##### Source excerpt #####
Ann Martin Marriage no.1
At the tender age of 18 Ann Martin married the only slightly older nineteen year old William Henry Warner. The miniature at left is obviously of a much wealthier couple. However I think it portrays a spirit of youthful hopefulness at the prospect of a life together, which, of course, I hope they shared. They were married in Old Church, St. Pancras - shown below. It is said to be the oldest church in London although it has changed much over the centuries. The marriage was on August 25th 1833.
St. Pancras, Marylebone and Southwark 1833-1852
But back to Ann and William. The marriage was by banns, so not a really rushed job, but they were both underage, and the witnesses are ‘professionals’ in that their signatures appear on several other marriages on the same page of the parish register. There seem to have been no relatives at the wedding. Did this mean that the wedding was clandestine? And why St. Pancras? St Pancras is just a little due north of Fleet Market. I do not know much about William but on the 1851 census he gives his birthplace as St. Pancras, so we must assume that this was why they married here. Ann may well have left home by then anyway. She may have been working as a servant, or more likely, considering her later life, as a dressmaker somewhere. I have no idea how they met? Indeed how did young people meet in those days? Were they neighbours? Did they simply meet on the street? Friends in common?
##### Dataset content #####
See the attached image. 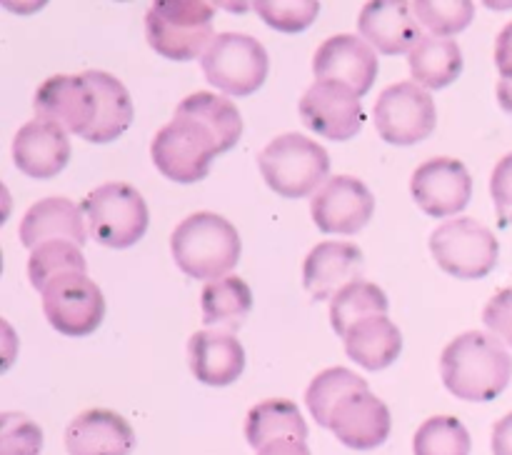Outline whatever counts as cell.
<instances>
[{
	"instance_id": "cell-37",
	"label": "cell",
	"mask_w": 512,
	"mask_h": 455,
	"mask_svg": "<svg viewBox=\"0 0 512 455\" xmlns=\"http://www.w3.org/2000/svg\"><path fill=\"white\" fill-rule=\"evenodd\" d=\"M490 193H493L500 225L508 228L512 225V153L495 165L493 178H490Z\"/></svg>"
},
{
	"instance_id": "cell-29",
	"label": "cell",
	"mask_w": 512,
	"mask_h": 455,
	"mask_svg": "<svg viewBox=\"0 0 512 455\" xmlns=\"http://www.w3.org/2000/svg\"><path fill=\"white\" fill-rule=\"evenodd\" d=\"M388 313V295L368 280H355L340 290L330 303V323L338 335H345L355 323L373 315Z\"/></svg>"
},
{
	"instance_id": "cell-26",
	"label": "cell",
	"mask_w": 512,
	"mask_h": 455,
	"mask_svg": "<svg viewBox=\"0 0 512 455\" xmlns=\"http://www.w3.org/2000/svg\"><path fill=\"white\" fill-rule=\"evenodd\" d=\"M203 323L210 330L238 333L253 310V293L238 275H225L203 288Z\"/></svg>"
},
{
	"instance_id": "cell-6",
	"label": "cell",
	"mask_w": 512,
	"mask_h": 455,
	"mask_svg": "<svg viewBox=\"0 0 512 455\" xmlns=\"http://www.w3.org/2000/svg\"><path fill=\"white\" fill-rule=\"evenodd\" d=\"M223 153L218 138L203 123L185 115H175L155 133L150 155L165 178L173 183H198L208 175L215 155Z\"/></svg>"
},
{
	"instance_id": "cell-17",
	"label": "cell",
	"mask_w": 512,
	"mask_h": 455,
	"mask_svg": "<svg viewBox=\"0 0 512 455\" xmlns=\"http://www.w3.org/2000/svg\"><path fill=\"white\" fill-rule=\"evenodd\" d=\"M133 448V425L108 408H93L75 415L65 430L68 455H130Z\"/></svg>"
},
{
	"instance_id": "cell-7",
	"label": "cell",
	"mask_w": 512,
	"mask_h": 455,
	"mask_svg": "<svg viewBox=\"0 0 512 455\" xmlns=\"http://www.w3.org/2000/svg\"><path fill=\"white\" fill-rule=\"evenodd\" d=\"M430 253L435 263L453 278L478 280L493 273L498 265L500 243L488 225L460 215L433 230Z\"/></svg>"
},
{
	"instance_id": "cell-20",
	"label": "cell",
	"mask_w": 512,
	"mask_h": 455,
	"mask_svg": "<svg viewBox=\"0 0 512 455\" xmlns=\"http://www.w3.org/2000/svg\"><path fill=\"white\" fill-rule=\"evenodd\" d=\"M360 35L383 55L408 53L423 38L420 23L408 3L398 0H373L360 10Z\"/></svg>"
},
{
	"instance_id": "cell-21",
	"label": "cell",
	"mask_w": 512,
	"mask_h": 455,
	"mask_svg": "<svg viewBox=\"0 0 512 455\" xmlns=\"http://www.w3.org/2000/svg\"><path fill=\"white\" fill-rule=\"evenodd\" d=\"M188 363L200 383L225 388L245 370V350L233 333L205 328L190 338Z\"/></svg>"
},
{
	"instance_id": "cell-2",
	"label": "cell",
	"mask_w": 512,
	"mask_h": 455,
	"mask_svg": "<svg viewBox=\"0 0 512 455\" xmlns=\"http://www.w3.org/2000/svg\"><path fill=\"white\" fill-rule=\"evenodd\" d=\"M170 250L183 273L195 280H218L238 265L240 233L218 213H193L173 230Z\"/></svg>"
},
{
	"instance_id": "cell-36",
	"label": "cell",
	"mask_w": 512,
	"mask_h": 455,
	"mask_svg": "<svg viewBox=\"0 0 512 455\" xmlns=\"http://www.w3.org/2000/svg\"><path fill=\"white\" fill-rule=\"evenodd\" d=\"M483 323L500 343L512 345V288H503L488 300Z\"/></svg>"
},
{
	"instance_id": "cell-11",
	"label": "cell",
	"mask_w": 512,
	"mask_h": 455,
	"mask_svg": "<svg viewBox=\"0 0 512 455\" xmlns=\"http://www.w3.org/2000/svg\"><path fill=\"white\" fill-rule=\"evenodd\" d=\"M300 118L328 140H350L365 123L360 95L333 80H315L300 98Z\"/></svg>"
},
{
	"instance_id": "cell-32",
	"label": "cell",
	"mask_w": 512,
	"mask_h": 455,
	"mask_svg": "<svg viewBox=\"0 0 512 455\" xmlns=\"http://www.w3.org/2000/svg\"><path fill=\"white\" fill-rule=\"evenodd\" d=\"M473 440L468 428L453 415H433L413 438L415 455H470Z\"/></svg>"
},
{
	"instance_id": "cell-38",
	"label": "cell",
	"mask_w": 512,
	"mask_h": 455,
	"mask_svg": "<svg viewBox=\"0 0 512 455\" xmlns=\"http://www.w3.org/2000/svg\"><path fill=\"white\" fill-rule=\"evenodd\" d=\"M495 65L503 78L512 80V23L500 30L498 43H495Z\"/></svg>"
},
{
	"instance_id": "cell-25",
	"label": "cell",
	"mask_w": 512,
	"mask_h": 455,
	"mask_svg": "<svg viewBox=\"0 0 512 455\" xmlns=\"http://www.w3.org/2000/svg\"><path fill=\"white\" fill-rule=\"evenodd\" d=\"M410 73L420 88H448L463 73V50L453 38L423 35L410 50Z\"/></svg>"
},
{
	"instance_id": "cell-12",
	"label": "cell",
	"mask_w": 512,
	"mask_h": 455,
	"mask_svg": "<svg viewBox=\"0 0 512 455\" xmlns=\"http://www.w3.org/2000/svg\"><path fill=\"white\" fill-rule=\"evenodd\" d=\"M35 115L65 133L85 138L98 118V98L90 80L80 75H53L35 93Z\"/></svg>"
},
{
	"instance_id": "cell-23",
	"label": "cell",
	"mask_w": 512,
	"mask_h": 455,
	"mask_svg": "<svg viewBox=\"0 0 512 455\" xmlns=\"http://www.w3.org/2000/svg\"><path fill=\"white\" fill-rule=\"evenodd\" d=\"M345 353L365 370H383L395 363L403 350V333L388 315H373L355 323L343 335Z\"/></svg>"
},
{
	"instance_id": "cell-10",
	"label": "cell",
	"mask_w": 512,
	"mask_h": 455,
	"mask_svg": "<svg viewBox=\"0 0 512 455\" xmlns=\"http://www.w3.org/2000/svg\"><path fill=\"white\" fill-rule=\"evenodd\" d=\"M43 313L58 333L80 338L100 328L105 318V298L88 275L70 273L43 290Z\"/></svg>"
},
{
	"instance_id": "cell-27",
	"label": "cell",
	"mask_w": 512,
	"mask_h": 455,
	"mask_svg": "<svg viewBox=\"0 0 512 455\" xmlns=\"http://www.w3.org/2000/svg\"><path fill=\"white\" fill-rule=\"evenodd\" d=\"M245 438L260 450L268 445L270 440L278 438H308V423H305L303 413L293 400L285 398H270L255 405L245 420Z\"/></svg>"
},
{
	"instance_id": "cell-19",
	"label": "cell",
	"mask_w": 512,
	"mask_h": 455,
	"mask_svg": "<svg viewBox=\"0 0 512 455\" xmlns=\"http://www.w3.org/2000/svg\"><path fill=\"white\" fill-rule=\"evenodd\" d=\"M13 160L30 178H55L70 160L68 133L48 120H30L15 133Z\"/></svg>"
},
{
	"instance_id": "cell-18",
	"label": "cell",
	"mask_w": 512,
	"mask_h": 455,
	"mask_svg": "<svg viewBox=\"0 0 512 455\" xmlns=\"http://www.w3.org/2000/svg\"><path fill=\"white\" fill-rule=\"evenodd\" d=\"M363 260V250L353 243L325 240L315 245L303 263L305 290L315 300H333L340 290L358 280Z\"/></svg>"
},
{
	"instance_id": "cell-34",
	"label": "cell",
	"mask_w": 512,
	"mask_h": 455,
	"mask_svg": "<svg viewBox=\"0 0 512 455\" xmlns=\"http://www.w3.org/2000/svg\"><path fill=\"white\" fill-rule=\"evenodd\" d=\"M43 430L23 413L0 415V455H40Z\"/></svg>"
},
{
	"instance_id": "cell-3",
	"label": "cell",
	"mask_w": 512,
	"mask_h": 455,
	"mask_svg": "<svg viewBox=\"0 0 512 455\" xmlns=\"http://www.w3.org/2000/svg\"><path fill=\"white\" fill-rule=\"evenodd\" d=\"M213 15V5L198 0H160L145 15V38L155 53L185 63L213 43Z\"/></svg>"
},
{
	"instance_id": "cell-16",
	"label": "cell",
	"mask_w": 512,
	"mask_h": 455,
	"mask_svg": "<svg viewBox=\"0 0 512 455\" xmlns=\"http://www.w3.org/2000/svg\"><path fill=\"white\" fill-rule=\"evenodd\" d=\"M328 428L335 438L353 450H373L388 440L393 420L383 400L370 388L350 393L330 415Z\"/></svg>"
},
{
	"instance_id": "cell-40",
	"label": "cell",
	"mask_w": 512,
	"mask_h": 455,
	"mask_svg": "<svg viewBox=\"0 0 512 455\" xmlns=\"http://www.w3.org/2000/svg\"><path fill=\"white\" fill-rule=\"evenodd\" d=\"M493 455H512V413L500 418L493 428Z\"/></svg>"
},
{
	"instance_id": "cell-15",
	"label": "cell",
	"mask_w": 512,
	"mask_h": 455,
	"mask_svg": "<svg viewBox=\"0 0 512 455\" xmlns=\"http://www.w3.org/2000/svg\"><path fill=\"white\" fill-rule=\"evenodd\" d=\"M313 70L318 80H333L365 95L378 78V55L373 45L358 35H333L315 53Z\"/></svg>"
},
{
	"instance_id": "cell-22",
	"label": "cell",
	"mask_w": 512,
	"mask_h": 455,
	"mask_svg": "<svg viewBox=\"0 0 512 455\" xmlns=\"http://www.w3.org/2000/svg\"><path fill=\"white\" fill-rule=\"evenodd\" d=\"M88 230H85L83 210L70 198H45L28 208L20 220V243L35 250L50 240H68L83 248Z\"/></svg>"
},
{
	"instance_id": "cell-33",
	"label": "cell",
	"mask_w": 512,
	"mask_h": 455,
	"mask_svg": "<svg viewBox=\"0 0 512 455\" xmlns=\"http://www.w3.org/2000/svg\"><path fill=\"white\" fill-rule=\"evenodd\" d=\"M410 8H413L418 23L428 28L430 35H440V38L465 30L475 15V5L468 0H460V3H410Z\"/></svg>"
},
{
	"instance_id": "cell-5",
	"label": "cell",
	"mask_w": 512,
	"mask_h": 455,
	"mask_svg": "<svg viewBox=\"0 0 512 455\" xmlns=\"http://www.w3.org/2000/svg\"><path fill=\"white\" fill-rule=\"evenodd\" d=\"M90 235L105 248H130L150 223L148 203L128 183H105L90 190L80 203Z\"/></svg>"
},
{
	"instance_id": "cell-8",
	"label": "cell",
	"mask_w": 512,
	"mask_h": 455,
	"mask_svg": "<svg viewBox=\"0 0 512 455\" xmlns=\"http://www.w3.org/2000/svg\"><path fill=\"white\" fill-rule=\"evenodd\" d=\"M268 70V50L253 35L220 33L203 55L208 83L230 95L255 93L268 78Z\"/></svg>"
},
{
	"instance_id": "cell-14",
	"label": "cell",
	"mask_w": 512,
	"mask_h": 455,
	"mask_svg": "<svg viewBox=\"0 0 512 455\" xmlns=\"http://www.w3.org/2000/svg\"><path fill=\"white\" fill-rule=\"evenodd\" d=\"M415 203L433 218L458 215L473 195V178L455 158H433L420 165L410 180Z\"/></svg>"
},
{
	"instance_id": "cell-31",
	"label": "cell",
	"mask_w": 512,
	"mask_h": 455,
	"mask_svg": "<svg viewBox=\"0 0 512 455\" xmlns=\"http://www.w3.org/2000/svg\"><path fill=\"white\" fill-rule=\"evenodd\" d=\"M70 273H85L83 248L68 240H50L35 248L28 260V278L35 290L43 293L53 280Z\"/></svg>"
},
{
	"instance_id": "cell-41",
	"label": "cell",
	"mask_w": 512,
	"mask_h": 455,
	"mask_svg": "<svg viewBox=\"0 0 512 455\" xmlns=\"http://www.w3.org/2000/svg\"><path fill=\"white\" fill-rule=\"evenodd\" d=\"M495 95H498V103L505 113H512V80L500 78L498 88H495Z\"/></svg>"
},
{
	"instance_id": "cell-28",
	"label": "cell",
	"mask_w": 512,
	"mask_h": 455,
	"mask_svg": "<svg viewBox=\"0 0 512 455\" xmlns=\"http://www.w3.org/2000/svg\"><path fill=\"white\" fill-rule=\"evenodd\" d=\"M175 115H185V118H193L198 123H203L218 138L223 153L235 148V143L243 135V118H240V110L235 108V103H230L223 95L208 93V90L188 95L175 108Z\"/></svg>"
},
{
	"instance_id": "cell-13",
	"label": "cell",
	"mask_w": 512,
	"mask_h": 455,
	"mask_svg": "<svg viewBox=\"0 0 512 455\" xmlns=\"http://www.w3.org/2000/svg\"><path fill=\"white\" fill-rule=\"evenodd\" d=\"M310 213L323 233L353 235L373 218L375 198L363 180L353 175H335L315 193Z\"/></svg>"
},
{
	"instance_id": "cell-35",
	"label": "cell",
	"mask_w": 512,
	"mask_h": 455,
	"mask_svg": "<svg viewBox=\"0 0 512 455\" xmlns=\"http://www.w3.org/2000/svg\"><path fill=\"white\" fill-rule=\"evenodd\" d=\"M255 13L270 25V28L280 30V33H300L308 28L320 13L318 0H303V3H275V0H265V3H255Z\"/></svg>"
},
{
	"instance_id": "cell-4",
	"label": "cell",
	"mask_w": 512,
	"mask_h": 455,
	"mask_svg": "<svg viewBox=\"0 0 512 455\" xmlns=\"http://www.w3.org/2000/svg\"><path fill=\"white\" fill-rule=\"evenodd\" d=\"M258 163L265 183L283 198H305L328 183V150L300 133H285L270 140Z\"/></svg>"
},
{
	"instance_id": "cell-24",
	"label": "cell",
	"mask_w": 512,
	"mask_h": 455,
	"mask_svg": "<svg viewBox=\"0 0 512 455\" xmlns=\"http://www.w3.org/2000/svg\"><path fill=\"white\" fill-rule=\"evenodd\" d=\"M83 75L90 80L95 98H98V118L85 140L98 145L113 143L133 123V100H130L128 88L105 70H85Z\"/></svg>"
},
{
	"instance_id": "cell-9",
	"label": "cell",
	"mask_w": 512,
	"mask_h": 455,
	"mask_svg": "<svg viewBox=\"0 0 512 455\" xmlns=\"http://www.w3.org/2000/svg\"><path fill=\"white\" fill-rule=\"evenodd\" d=\"M375 128L390 145H415L428 138L438 123L435 103L418 83H395L380 93L373 110Z\"/></svg>"
},
{
	"instance_id": "cell-39",
	"label": "cell",
	"mask_w": 512,
	"mask_h": 455,
	"mask_svg": "<svg viewBox=\"0 0 512 455\" xmlns=\"http://www.w3.org/2000/svg\"><path fill=\"white\" fill-rule=\"evenodd\" d=\"M258 455H313L308 443L300 438H278L258 450Z\"/></svg>"
},
{
	"instance_id": "cell-30",
	"label": "cell",
	"mask_w": 512,
	"mask_h": 455,
	"mask_svg": "<svg viewBox=\"0 0 512 455\" xmlns=\"http://www.w3.org/2000/svg\"><path fill=\"white\" fill-rule=\"evenodd\" d=\"M365 388H370L368 380L360 378L355 370L328 368L313 378L308 393H305V403H308L310 415H313L323 428H328L333 410L338 408L350 393H355V390H365Z\"/></svg>"
},
{
	"instance_id": "cell-1",
	"label": "cell",
	"mask_w": 512,
	"mask_h": 455,
	"mask_svg": "<svg viewBox=\"0 0 512 455\" xmlns=\"http://www.w3.org/2000/svg\"><path fill=\"white\" fill-rule=\"evenodd\" d=\"M443 383L455 398L490 403L508 388L512 358L495 335L468 330L458 335L440 355Z\"/></svg>"
}]
</instances>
#####
== Goal ==
Return the passage on Ann Martin's first marriage in full, word for word. The material above stands apart from the passage on Ann Martin's first marriage.

== Answer to this problem ==
Ann Martin Marriage no.1
At the tender age of 18 Ann Martin married the only slightly older nineteen year old William Henry Warner. The miniature at left is obviously of a much wealthier couple. However I think it portrays a spirit of youthful hopefulness at the prospect of a life together, which, of course, I hope they shared. They were married in Old Church, St. Pancras - shown below. It is said to be the oldest church in London although it has changed much over the centuries. The marriage was on August 25th 1833.
St. Pancras, Marylebone and Southwark 1833-1852
But back to Ann and William. The marriage was by banns, so not a really rushed job, but they were both underage, and the witnesses are ‘professionals’ in that their signatures appear on several other marriages on the same page of the parish register. There seem to have been no relatives at the wedding. Did this mean that the wedding was clandestine? And why St. Pancras? St Pancras is just a little due north of Fleet Market. I do not know much about William but on the 1851 census he gives his birthplace as St. Pancras, so we must assume that this was why they married here. Ann may well have left home by then anyway. She may have been working as a servant, or more likely, considering her later life, as a dressmaker somewhere. I have no idea how they met? Indeed how did young people meet in those days? Were they neighbours? Did they simply meet on the street? Friends in common?